Dr. Koenig: I spent the first few years after residency working with Paul and Partners In Health. Initially, I served as a liaison between PIH in Haiti and the Brigham, bringing several more patients to Boston for care, and arranging specialty surgical trips to Haiti.

Later, when HIV funding became available from the Global Fund for HIV, Tuberculosis, and Malaria, I moved to rural Haiti to provide treatment for patients with HIV and/or TB at one of the first PIH expansion sites. We treated many patients with advanced stages of HIV and/or TB, and many of them recovered remarkably quickly with antiretroviral therapy.

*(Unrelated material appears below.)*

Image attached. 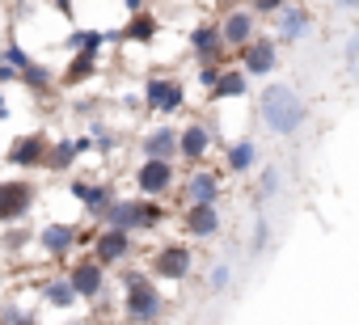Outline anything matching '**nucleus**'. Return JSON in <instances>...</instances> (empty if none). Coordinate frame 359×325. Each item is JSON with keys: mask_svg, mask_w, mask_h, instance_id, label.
Here are the masks:
<instances>
[{"mask_svg": "<svg viewBox=\"0 0 359 325\" xmlns=\"http://www.w3.org/2000/svg\"><path fill=\"white\" fill-rule=\"evenodd\" d=\"M258 110H262V123H266L275 135H292V131H300V123H304V102H300V93L287 89V85H271V89L262 93Z\"/></svg>", "mask_w": 359, "mask_h": 325, "instance_id": "obj_1", "label": "nucleus"}, {"mask_svg": "<svg viewBox=\"0 0 359 325\" xmlns=\"http://www.w3.org/2000/svg\"><path fill=\"white\" fill-rule=\"evenodd\" d=\"M182 233H191L199 241L216 237L220 233V207L216 203H187L182 207Z\"/></svg>", "mask_w": 359, "mask_h": 325, "instance_id": "obj_2", "label": "nucleus"}, {"mask_svg": "<svg viewBox=\"0 0 359 325\" xmlns=\"http://www.w3.org/2000/svg\"><path fill=\"white\" fill-rule=\"evenodd\" d=\"M191 266H195V254L187 245H165L152 258V275H161V279H187Z\"/></svg>", "mask_w": 359, "mask_h": 325, "instance_id": "obj_3", "label": "nucleus"}, {"mask_svg": "<svg viewBox=\"0 0 359 325\" xmlns=\"http://www.w3.org/2000/svg\"><path fill=\"white\" fill-rule=\"evenodd\" d=\"M169 182H173V165H169V156H148L144 165H140V174H135L140 195H165V191H169Z\"/></svg>", "mask_w": 359, "mask_h": 325, "instance_id": "obj_4", "label": "nucleus"}, {"mask_svg": "<svg viewBox=\"0 0 359 325\" xmlns=\"http://www.w3.org/2000/svg\"><path fill=\"white\" fill-rule=\"evenodd\" d=\"M47 152H51L47 135H22V139H13V148H9V165L47 170Z\"/></svg>", "mask_w": 359, "mask_h": 325, "instance_id": "obj_5", "label": "nucleus"}, {"mask_svg": "<svg viewBox=\"0 0 359 325\" xmlns=\"http://www.w3.org/2000/svg\"><path fill=\"white\" fill-rule=\"evenodd\" d=\"M182 97H187L182 81H161V76H152V81H148V89H144L148 110H161V114H173L177 106H182Z\"/></svg>", "mask_w": 359, "mask_h": 325, "instance_id": "obj_6", "label": "nucleus"}, {"mask_svg": "<svg viewBox=\"0 0 359 325\" xmlns=\"http://www.w3.org/2000/svg\"><path fill=\"white\" fill-rule=\"evenodd\" d=\"M123 312H127L131 321H152V317L161 312V291L152 287V279H148V283H140V287H127Z\"/></svg>", "mask_w": 359, "mask_h": 325, "instance_id": "obj_7", "label": "nucleus"}, {"mask_svg": "<svg viewBox=\"0 0 359 325\" xmlns=\"http://www.w3.org/2000/svg\"><path fill=\"white\" fill-rule=\"evenodd\" d=\"M30 203H34V186L30 182H0V220H18V216H26L30 212Z\"/></svg>", "mask_w": 359, "mask_h": 325, "instance_id": "obj_8", "label": "nucleus"}, {"mask_svg": "<svg viewBox=\"0 0 359 325\" xmlns=\"http://www.w3.org/2000/svg\"><path fill=\"white\" fill-rule=\"evenodd\" d=\"M241 68H245L250 76H266V72L275 68V43L262 39V34H254V39L241 47Z\"/></svg>", "mask_w": 359, "mask_h": 325, "instance_id": "obj_9", "label": "nucleus"}, {"mask_svg": "<svg viewBox=\"0 0 359 325\" xmlns=\"http://www.w3.org/2000/svg\"><path fill=\"white\" fill-rule=\"evenodd\" d=\"M127 245H131V233H127V228H106V233L97 237V245H93V258H97L102 266H114V262L127 254Z\"/></svg>", "mask_w": 359, "mask_h": 325, "instance_id": "obj_10", "label": "nucleus"}, {"mask_svg": "<svg viewBox=\"0 0 359 325\" xmlns=\"http://www.w3.org/2000/svg\"><path fill=\"white\" fill-rule=\"evenodd\" d=\"M254 9H237V13H229L224 18V26H220V34H224V43L229 47H245L250 39H254Z\"/></svg>", "mask_w": 359, "mask_h": 325, "instance_id": "obj_11", "label": "nucleus"}, {"mask_svg": "<svg viewBox=\"0 0 359 325\" xmlns=\"http://www.w3.org/2000/svg\"><path fill=\"white\" fill-rule=\"evenodd\" d=\"M191 47H195L199 64H220V55H224V34H220L216 26H199V30L191 34Z\"/></svg>", "mask_w": 359, "mask_h": 325, "instance_id": "obj_12", "label": "nucleus"}, {"mask_svg": "<svg viewBox=\"0 0 359 325\" xmlns=\"http://www.w3.org/2000/svg\"><path fill=\"white\" fill-rule=\"evenodd\" d=\"M68 279H72V287H76V296H85V300H93V296L102 291V262H97V258H85V262H76Z\"/></svg>", "mask_w": 359, "mask_h": 325, "instance_id": "obj_13", "label": "nucleus"}, {"mask_svg": "<svg viewBox=\"0 0 359 325\" xmlns=\"http://www.w3.org/2000/svg\"><path fill=\"white\" fill-rule=\"evenodd\" d=\"M220 199V178L216 174H191L182 186V203H216Z\"/></svg>", "mask_w": 359, "mask_h": 325, "instance_id": "obj_14", "label": "nucleus"}, {"mask_svg": "<svg viewBox=\"0 0 359 325\" xmlns=\"http://www.w3.org/2000/svg\"><path fill=\"white\" fill-rule=\"evenodd\" d=\"M208 144H212V135H208V127H199V123L177 135V152H182L187 160H199V156L208 152Z\"/></svg>", "mask_w": 359, "mask_h": 325, "instance_id": "obj_15", "label": "nucleus"}, {"mask_svg": "<svg viewBox=\"0 0 359 325\" xmlns=\"http://www.w3.org/2000/svg\"><path fill=\"white\" fill-rule=\"evenodd\" d=\"M279 30H283V39H287V43L304 39V34H309V13L287 0V5H283V18H279Z\"/></svg>", "mask_w": 359, "mask_h": 325, "instance_id": "obj_16", "label": "nucleus"}, {"mask_svg": "<svg viewBox=\"0 0 359 325\" xmlns=\"http://www.w3.org/2000/svg\"><path fill=\"white\" fill-rule=\"evenodd\" d=\"M245 85H250V72L237 68V72H220V81L212 85V97H245Z\"/></svg>", "mask_w": 359, "mask_h": 325, "instance_id": "obj_17", "label": "nucleus"}, {"mask_svg": "<svg viewBox=\"0 0 359 325\" xmlns=\"http://www.w3.org/2000/svg\"><path fill=\"white\" fill-rule=\"evenodd\" d=\"M72 195H76L89 212H97V216L110 207V191H106V186H93V182H72Z\"/></svg>", "mask_w": 359, "mask_h": 325, "instance_id": "obj_18", "label": "nucleus"}, {"mask_svg": "<svg viewBox=\"0 0 359 325\" xmlns=\"http://www.w3.org/2000/svg\"><path fill=\"white\" fill-rule=\"evenodd\" d=\"M39 241H43L47 254H68V245L76 241V233H72L68 224H47V228L39 233Z\"/></svg>", "mask_w": 359, "mask_h": 325, "instance_id": "obj_19", "label": "nucleus"}, {"mask_svg": "<svg viewBox=\"0 0 359 325\" xmlns=\"http://www.w3.org/2000/svg\"><path fill=\"white\" fill-rule=\"evenodd\" d=\"M156 30H161V26H156V18H152V13H135V18L127 22L123 39H135V43H152V39H156Z\"/></svg>", "mask_w": 359, "mask_h": 325, "instance_id": "obj_20", "label": "nucleus"}, {"mask_svg": "<svg viewBox=\"0 0 359 325\" xmlns=\"http://www.w3.org/2000/svg\"><path fill=\"white\" fill-rule=\"evenodd\" d=\"M254 160H258L254 139H241V144H233V148H229V165H233L237 174H250V170H254Z\"/></svg>", "mask_w": 359, "mask_h": 325, "instance_id": "obj_21", "label": "nucleus"}, {"mask_svg": "<svg viewBox=\"0 0 359 325\" xmlns=\"http://www.w3.org/2000/svg\"><path fill=\"white\" fill-rule=\"evenodd\" d=\"M177 148V135H173V127H161V131H152L148 139H144V152L148 156H169Z\"/></svg>", "mask_w": 359, "mask_h": 325, "instance_id": "obj_22", "label": "nucleus"}, {"mask_svg": "<svg viewBox=\"0 0 359 325\" xmlns=\"http://www.w3.org/2000/svg\"><path fill=\"white\" fill-rule=\"evenodd\" d=\"M93 72H97V51H85V47H81V55L72 60V68L64 72V81H68V85H76L81 76H93Z\"/></svg>", "mask_w": 359, "mask_h": 325, "instance_id": "obj_23", "label": "nucleus"}, {"mask_svg": "<svg viewBox=\"0 0 359 325\" xmlns=\"http://www.w3.org/2000/svg\"><path fill=\"white\" fill-rule=\"evenodd\" d=\"M152 224H161V207L144 195V199H135V233H148Z\"/></svg>", "mask_w": 359, "mask_h": 325, "instance_id": "obj_24", "label": "nucleus"}, {"mask_svg": "<svg viewBox=\"0 0 359 325\" xmlns=\"http://www.w3.org/2000/svg\"><path fill=\"white\" fill-rule=\"evenodd\" d=\"M76 152H81V148H76V139H72V144H55V148L47 152V170H68Z\"/></svg>", "mask_w": 359, "mask_h": 325, "instance_id": "obj_25", "label": "nucleus"}, {"mask_svg": "<svg viewBox=\"0 0 359 325\" xmlns=\"http://www.w3.org/2000/svg\"><path fill=\"white\" fill-rule=\"evenodd\" d=\"M43 296H47V304L68 308V304L76 300V287H72V279H68V283H47V291H43Z\"/></svg>", "mask_w": 359, "mask_h": 325, "instance_id": "obj_26", "label": "nucleus"}, {"mask_svg": "<svg viewBox=\"0 0 359 325\" xmlns=\"http://www.w3.org/2000/svg\"><path fill=\"white\" fill-rule=\"evenodd\" d=\"M68 43H72V47H85V51H97V47L106 43V34H102V30H85V34H72Z\"/></svg>", "mask_w": 359, "mask_h": 325, "instance_id": "obj_27", "label": "nucleus"}, {"mask_svg": "<svg viewBox=\"0 0 359 325\" xmlns=\"http://www.w3.org/2000/svg\"><path fill=\"white\" fill-rule=\"evenodd\" d=\"M22 76H26V85H30V89H43V85L51 81V72H47V68H39V64H30Z\"/></svg>", "mask_w": 359, "mask_h": 325, "instance_id": "obj_28", "label": "nucleus"}, {"mask_svg": "<svg viewBox=\"0 0 359 325\" xmlns=\"http://www.w3.org/2000/svg\"><path fill=\"white\" fill-rule=\"evenodd\" d=\"M5 60H9V64H13V68H18V72H26V68H30V55H26V51H22V47H18V43H13V47H9V51H5Z\"/></svg>", "mask_w": 359, "mask_h": 325, "instance_id": "obj_29", "label": "nucleus"}, {"mask_svg": "<svg viewBox=\"0 0 359 325\" xmlns=\"http://www.w3.org/2000/svg\"><path fill=\"white\" fill-rule=\"evenodd\" d=\"M250 5H254V13H279L287 0H250Z\"/></svg>", "mask_w": 359, "mask_h": 325, "instance_id": "obj_30", "label": "nucleus"}, {"mask_svg": "<svg viewBox=\"0 0 359 325\" xmlns=\"http://www.w3.org/2000/svg\"><path fill=\"white\" fill-rule=\"evenodd\" d=\"M212 287H229V262H220V266L212 270Z\"/></svg>", "mask_w": 359, "mask_h": 325, "instance_id": "obj_31", "label": "nucleus"}, {"mask_svg": "<svg viewBox=\"0 0 359 325\" xmlns=\"http://www.w3.org/2000/svg\"><path fill=\"white\" fill-rule=\"evenodd\" d=\"M346 55H351V64H355V60H359V34H355V39H351V43H346Z\"/></svg>", "mask_w": 359, "mask_h": 325, "instance_id": "obj_32", "label": "nucleus"}, {"mask_svg": "<svg viewBox=\"0 0 359 325\" xmlns=\"http://www.w3.org/2000/svg\"><path fill=\"white\" fill-rule=\"evenodd\" d=\"M338 5H342V9H359V0H338Z\"/></svg>", "mask_w": 359, "mask_h": 325, "instance_id": "obj_33", "label": "nucleus"}, {"mask_svg": "<svg viewBox=\"0 0 359 325\" xmlns=\"http://www.w3.org/2000/svg\"><path fill=\"white\" fill-rule=\"evenodd\" d=\"M123 5H127V9H140V5H144V0H123Z\"/></svg>", "mask_w": 359, "mask_h": 325, "instance_id": "obj_34", "label": "nucleus"}, {"mask_svg": "<svg viewBox=\"0 0 359 325\" xmlns=\"http://www.w3.org/2000/svg\"><path fill=\"white\" fill-rule=\"evenodd\" d=\"M0 114H5V110H0Z\"/></svg>", "mask_w": 359, "mask_h": 325, "instance_id": "obj_35", "label": "nucleus"}]
</instances>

When I returned to Boston to complete an infectious disease fellowship I switched my focus to conducting clinical research to improve HIV and TB treatment outcomes. Paul emailed his mentor and friend, Jean “Bill” Pape, the director of a Haitian NGO called GHESKIO (Haitian Group for the Study of Kaposi’s Sarcoma and Opportunistic Infections), which is an internationally celebrated center of excellence in HIV-related research and clinical care, to ask if I could collaborate with them.

Ever since that time, I have been based between the Brigham’s division of global health equity, which was led by Paul, and GHESKIO.

Paul was very supportive of our research, which aims to improve health service delivery and treatment regimens for HIV and TB.
 

Q. What lessons do you think other physicians can learn from him?

Dr. Koenig: As Joia Mukherjee, chief medical officer of Partners In Health, has said, Paul left us a roadmap. He wrote many books, and he was very eloquent in expressing his philosophy about equity and justice in numerous interviews. This is relevant not only for international sites, but in the United States as well, with our major disparities in health outcomes by race, geography, and socioeconomic status.

No one will be able to replace Paul, but he left us with a vision of what is achievable.

Dr. Koenig is associate physician, Brigham and Women’s Hospital, Boston, with faculty appointments in the divisions of global health equity and infectious diseases. She is also associate professor at Harvard Medical School.